We have found that ovx increases the production of ROS in the BM, which lead to expansion of mature DCs which express the costimulatory molecule CD80, and increased DC mediated Ag presentation (65). This effect is tissue specific because ovx does not increase oxidative stress outside the BM. Attesting to the relevance of oxidative stress we have found that treatment with antioxidants blocks the stimulatory effects of ovx on DC and T cell activation and, and prevents ovx induced bone loss (65). Multiple enzymatic pathways regulate the intracellular redox state through modulation of ROS levels (138). Ovx blunts the BM levels of GSH, a critical ROS scavenger, and those of APE1/Ref-1 and Prx-1, proteins which contributes to limit the production of intracellular ROS (139). Like the activation of DCs, the effects of ovx on the redox state are spatially limited to the BM a phenomenon previously noted by Lean et al (123).

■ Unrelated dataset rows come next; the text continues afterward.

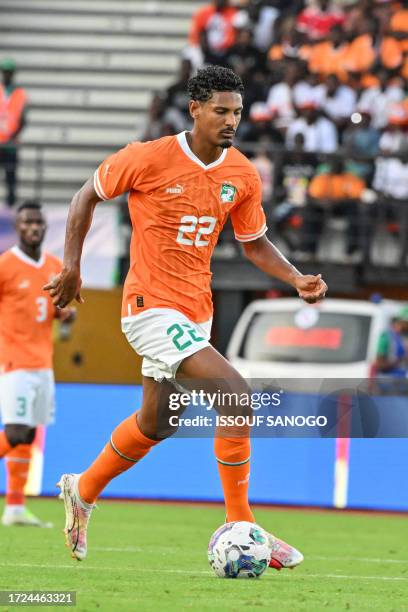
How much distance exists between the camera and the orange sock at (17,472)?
39.1 feet

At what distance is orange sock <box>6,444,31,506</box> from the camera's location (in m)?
11.9

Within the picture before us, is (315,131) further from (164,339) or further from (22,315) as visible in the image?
(164,339)

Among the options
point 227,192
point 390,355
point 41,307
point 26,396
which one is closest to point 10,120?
point 390,355

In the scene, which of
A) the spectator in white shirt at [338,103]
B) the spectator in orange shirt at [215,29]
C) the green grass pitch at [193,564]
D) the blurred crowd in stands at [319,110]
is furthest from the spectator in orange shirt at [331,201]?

The finding that ovx increases the expression of the costimulatory molecule CD80 on DCs, suggest that the process of costimulation plays an important role in ovx induced bone loss. This was confirmed by the finding that ovx induced bone loss is completely blocked by CTLA4-Ig (Abatacept) (65) an agent which blocks T cell costimulation and induces T cell anergy and apoptosis by binding to CD80 (and CD86) and blocking their interaction with CD28, (92,93). Abatacept also blocked the increase in T cell activation, proliferation and TNF production resulting from E withdrawal. Taken together, these data suggest a model for ovx-induced bone loss in which estrogen deficiency lowers antioxidant levels, thereby increasing ROS, which in turn induces TNF expression by OCs directly, as well as by stimulating the APC-induced expansion of TNF-producing T cells central to bone destruction.
CONCLUSIONS
Remarkable progress has been made in understanding how T cells participate in the regulation of bone remodeling in health and disease. In parallel with exciting discoveries about molecular and signaling pathways by which T cells and their products control OC and OB development and function, there has a been the recognition of specialized function of distinct T cell populations such as Tregs and Th17. Progress has been made in recognizing that T cells play an unexpected role in the function of major calciotrophic and reproductive hormones such as PTH and estrogen, and therefore in common and clinically relevant forms of bone loss such postmenopausal osteoporosis and hyperparathyroidism. Much remains to be done especially in translating observations accrued in experimental animals into studies in humans. Strategies to utilize T cells/bone cells interactions as the bases of new therapies also remain to be developed.